頼れる家族もいない絶望の中で、飛鳥を訪ねて来た“親族”が、異母弟にあたる龍也(森愁斗)だった。飛鳥を釈放させる条件として提示してきたのが、彰一(中村獅童)、ひいては結城家に近づかないこと。サイン会での騒動、さらに監視カメラに映っていたナイフを持つ飛鳥の姿を見て先手を打った格好だ。
誓約書にサインをし釈放された飛鳥だったが、それは龍也が仕掛けた策略だった。警察は現場の防犯カメラに映った犯人を把握しており、粘っていればもしかしたら飛鳥はそのまま釈放されていたかもしれない(龍也と警察がグルだったという見方もできる)。しかし、龍也は巧みな話術で飛鳥を駆り立て、決断を急がさせた。「正義なんてものは全部駆け引きです」というセリフを筆頭に、龍也が棋士としても戦略的思考に長けていることが分かる。
さらに、釈放された飛鳥を待ち受けるのが、彰一の妻・香(山口紗弥加)。泥沼にはまった飛鳥に追い討ちをかけるようにして、香は「ご愁傷様でした」と香典代わりの札束を渡す。それは飛鳥にとっては屈辱でしかない。降りしきる雨の中、飛鳥は札束を宙に投げ捨て、その場を立ち去っていく。

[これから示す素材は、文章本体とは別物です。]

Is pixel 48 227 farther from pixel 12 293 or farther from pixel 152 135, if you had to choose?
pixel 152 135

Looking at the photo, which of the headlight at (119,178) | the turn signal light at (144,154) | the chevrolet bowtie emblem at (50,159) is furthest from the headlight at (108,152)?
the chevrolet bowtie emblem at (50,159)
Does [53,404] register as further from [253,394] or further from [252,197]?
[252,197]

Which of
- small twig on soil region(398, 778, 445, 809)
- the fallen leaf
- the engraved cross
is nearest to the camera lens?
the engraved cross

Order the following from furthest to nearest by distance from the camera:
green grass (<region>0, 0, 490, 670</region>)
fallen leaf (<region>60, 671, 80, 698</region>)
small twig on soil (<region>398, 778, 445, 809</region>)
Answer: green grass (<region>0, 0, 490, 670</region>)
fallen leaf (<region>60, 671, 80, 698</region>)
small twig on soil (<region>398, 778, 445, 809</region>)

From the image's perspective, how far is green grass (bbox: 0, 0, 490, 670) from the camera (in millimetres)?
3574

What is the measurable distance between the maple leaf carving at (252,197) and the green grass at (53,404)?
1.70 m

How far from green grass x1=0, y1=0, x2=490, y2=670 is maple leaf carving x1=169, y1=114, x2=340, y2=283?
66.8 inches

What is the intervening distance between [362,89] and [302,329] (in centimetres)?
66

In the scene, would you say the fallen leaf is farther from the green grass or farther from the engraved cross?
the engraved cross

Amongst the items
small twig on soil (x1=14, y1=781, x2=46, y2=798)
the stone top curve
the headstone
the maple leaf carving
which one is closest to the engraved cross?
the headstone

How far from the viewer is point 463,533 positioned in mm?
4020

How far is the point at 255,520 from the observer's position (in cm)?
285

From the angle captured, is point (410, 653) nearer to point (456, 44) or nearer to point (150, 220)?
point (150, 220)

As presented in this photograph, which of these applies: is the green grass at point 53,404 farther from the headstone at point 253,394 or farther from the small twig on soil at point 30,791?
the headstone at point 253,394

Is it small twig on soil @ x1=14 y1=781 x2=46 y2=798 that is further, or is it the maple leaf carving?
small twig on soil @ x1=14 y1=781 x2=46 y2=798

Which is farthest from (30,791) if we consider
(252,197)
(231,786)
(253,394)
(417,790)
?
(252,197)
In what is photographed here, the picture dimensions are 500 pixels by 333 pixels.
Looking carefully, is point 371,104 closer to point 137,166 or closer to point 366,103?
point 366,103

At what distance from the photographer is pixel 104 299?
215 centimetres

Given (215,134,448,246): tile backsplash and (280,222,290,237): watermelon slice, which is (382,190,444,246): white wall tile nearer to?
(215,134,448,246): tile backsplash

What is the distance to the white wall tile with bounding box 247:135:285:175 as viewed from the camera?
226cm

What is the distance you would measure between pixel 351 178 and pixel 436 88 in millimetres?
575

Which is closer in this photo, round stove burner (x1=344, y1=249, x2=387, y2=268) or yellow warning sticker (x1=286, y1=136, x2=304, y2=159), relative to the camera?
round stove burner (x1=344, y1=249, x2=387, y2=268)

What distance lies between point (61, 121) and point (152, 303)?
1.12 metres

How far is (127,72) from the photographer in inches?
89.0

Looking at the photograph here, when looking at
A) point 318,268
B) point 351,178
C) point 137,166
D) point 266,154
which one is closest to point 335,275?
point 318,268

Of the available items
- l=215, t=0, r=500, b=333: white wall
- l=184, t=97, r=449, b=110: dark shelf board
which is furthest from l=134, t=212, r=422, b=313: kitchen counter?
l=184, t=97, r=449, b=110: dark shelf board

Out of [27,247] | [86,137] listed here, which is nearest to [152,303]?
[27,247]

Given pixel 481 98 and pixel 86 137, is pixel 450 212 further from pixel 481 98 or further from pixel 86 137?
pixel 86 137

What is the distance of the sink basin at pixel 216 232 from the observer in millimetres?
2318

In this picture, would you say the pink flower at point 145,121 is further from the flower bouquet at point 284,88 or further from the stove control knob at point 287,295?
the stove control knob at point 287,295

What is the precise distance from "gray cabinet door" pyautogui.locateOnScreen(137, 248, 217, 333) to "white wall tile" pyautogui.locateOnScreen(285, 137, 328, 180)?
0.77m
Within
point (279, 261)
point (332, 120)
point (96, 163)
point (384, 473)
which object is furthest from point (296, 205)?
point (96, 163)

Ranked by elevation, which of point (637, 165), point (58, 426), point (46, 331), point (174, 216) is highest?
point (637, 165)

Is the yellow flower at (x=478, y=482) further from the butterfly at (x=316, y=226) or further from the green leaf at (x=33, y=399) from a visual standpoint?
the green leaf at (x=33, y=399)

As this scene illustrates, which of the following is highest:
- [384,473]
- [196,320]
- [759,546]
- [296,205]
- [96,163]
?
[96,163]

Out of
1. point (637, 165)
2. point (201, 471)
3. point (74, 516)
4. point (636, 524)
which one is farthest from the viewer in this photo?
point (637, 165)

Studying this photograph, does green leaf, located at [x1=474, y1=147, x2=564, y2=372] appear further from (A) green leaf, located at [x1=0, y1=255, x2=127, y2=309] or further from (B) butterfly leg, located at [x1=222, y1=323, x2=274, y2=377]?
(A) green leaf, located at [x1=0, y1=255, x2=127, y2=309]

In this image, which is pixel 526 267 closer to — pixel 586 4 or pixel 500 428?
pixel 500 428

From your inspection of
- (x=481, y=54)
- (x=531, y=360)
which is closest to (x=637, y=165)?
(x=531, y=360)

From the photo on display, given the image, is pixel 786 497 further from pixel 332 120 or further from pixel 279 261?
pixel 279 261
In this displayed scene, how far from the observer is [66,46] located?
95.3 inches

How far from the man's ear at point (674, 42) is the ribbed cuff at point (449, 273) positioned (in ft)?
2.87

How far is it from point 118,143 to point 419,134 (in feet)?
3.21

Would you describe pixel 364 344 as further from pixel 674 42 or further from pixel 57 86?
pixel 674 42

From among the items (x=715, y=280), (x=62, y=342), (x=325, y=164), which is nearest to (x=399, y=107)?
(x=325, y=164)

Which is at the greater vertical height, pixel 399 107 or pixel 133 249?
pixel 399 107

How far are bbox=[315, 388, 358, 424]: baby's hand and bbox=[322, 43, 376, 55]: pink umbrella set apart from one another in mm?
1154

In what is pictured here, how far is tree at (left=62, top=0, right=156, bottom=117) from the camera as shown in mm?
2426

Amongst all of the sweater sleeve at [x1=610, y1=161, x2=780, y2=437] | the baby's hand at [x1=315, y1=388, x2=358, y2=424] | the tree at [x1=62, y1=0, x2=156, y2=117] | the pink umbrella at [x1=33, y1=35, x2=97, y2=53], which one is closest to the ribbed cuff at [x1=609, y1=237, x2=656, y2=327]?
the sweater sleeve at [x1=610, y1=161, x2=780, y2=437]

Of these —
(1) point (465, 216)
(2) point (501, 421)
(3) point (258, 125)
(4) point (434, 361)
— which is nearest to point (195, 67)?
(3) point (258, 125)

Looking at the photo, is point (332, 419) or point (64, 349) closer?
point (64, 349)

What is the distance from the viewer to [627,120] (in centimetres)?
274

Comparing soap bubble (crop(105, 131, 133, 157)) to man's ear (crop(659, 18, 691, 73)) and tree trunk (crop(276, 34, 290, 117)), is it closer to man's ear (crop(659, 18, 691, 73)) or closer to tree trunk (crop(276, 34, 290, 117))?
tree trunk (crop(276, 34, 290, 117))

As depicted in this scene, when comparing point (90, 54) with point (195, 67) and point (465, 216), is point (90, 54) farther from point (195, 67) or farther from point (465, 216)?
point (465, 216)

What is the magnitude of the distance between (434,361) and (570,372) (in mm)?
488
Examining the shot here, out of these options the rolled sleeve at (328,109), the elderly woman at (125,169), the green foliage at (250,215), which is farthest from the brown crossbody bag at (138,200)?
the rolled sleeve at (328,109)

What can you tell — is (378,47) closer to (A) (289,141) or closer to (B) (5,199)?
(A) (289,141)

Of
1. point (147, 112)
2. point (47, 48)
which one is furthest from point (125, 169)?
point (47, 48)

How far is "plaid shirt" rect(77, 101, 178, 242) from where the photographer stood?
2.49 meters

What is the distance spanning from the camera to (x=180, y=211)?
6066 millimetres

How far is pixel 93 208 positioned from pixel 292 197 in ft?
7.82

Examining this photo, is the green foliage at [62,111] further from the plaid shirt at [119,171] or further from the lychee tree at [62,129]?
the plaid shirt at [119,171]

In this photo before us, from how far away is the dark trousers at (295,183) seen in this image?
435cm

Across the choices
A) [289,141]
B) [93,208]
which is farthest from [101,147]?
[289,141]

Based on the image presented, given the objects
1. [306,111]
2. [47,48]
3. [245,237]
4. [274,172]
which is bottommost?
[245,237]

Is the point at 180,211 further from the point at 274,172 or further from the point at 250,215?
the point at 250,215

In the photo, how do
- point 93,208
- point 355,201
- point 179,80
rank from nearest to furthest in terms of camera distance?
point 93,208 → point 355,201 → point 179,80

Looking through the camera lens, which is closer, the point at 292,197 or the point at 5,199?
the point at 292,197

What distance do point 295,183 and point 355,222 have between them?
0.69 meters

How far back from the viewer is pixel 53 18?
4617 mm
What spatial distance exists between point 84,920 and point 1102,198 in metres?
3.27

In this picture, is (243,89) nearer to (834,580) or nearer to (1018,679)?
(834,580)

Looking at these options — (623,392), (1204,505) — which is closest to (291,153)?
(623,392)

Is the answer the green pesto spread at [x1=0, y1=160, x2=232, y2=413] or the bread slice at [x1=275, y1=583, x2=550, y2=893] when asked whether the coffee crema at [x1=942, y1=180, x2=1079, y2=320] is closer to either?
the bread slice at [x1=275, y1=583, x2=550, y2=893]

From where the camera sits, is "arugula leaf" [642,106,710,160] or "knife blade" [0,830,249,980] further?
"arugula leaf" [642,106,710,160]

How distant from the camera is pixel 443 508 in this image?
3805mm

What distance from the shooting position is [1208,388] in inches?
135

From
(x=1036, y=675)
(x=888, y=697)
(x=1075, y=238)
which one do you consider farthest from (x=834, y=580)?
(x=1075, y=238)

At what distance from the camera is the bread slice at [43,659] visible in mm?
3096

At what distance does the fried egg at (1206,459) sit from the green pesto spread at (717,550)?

母との思い出が詰まった都内を一望できる見晴らしのいい屋上で、飛鳥は藤堂と再会する。ともに彰一を憎み復讐心を燃やす同志、飛鳥はその理由を「私の人生はあいつに消されたんです。私とお母さんの存在を否定したんです。だから、私もあいつの生き方を否定してやりたかった」と話す。それは龍也や香がしていることも同じだ。
「生きる意味は目の前にあるだろ」――藤堂がビルから身を投げ出してまでも飛鳥に示そうとした必死の覚悟。それは死なないということ、つまりは自分たちの存在証明だ。
第2話では、龍也の婚約者である早見由奈(鳴海唯)が、香から「家を支えること、それがこれからのあなたの人生です」と告げられるシーンがある。これまで日本の将棋界の歴史において、女性で棋士になった人は一人もおらず、女流棋士として別の制度が設けられている。飛鳥もこれからその現実にぶち当たっていくのであろうが、本作が飛鳥だけでなく、藤堂、由奈といった“無き者”にされた人たちが、その人生を、存在を取り戻していく物語であることを第2話は伝えている。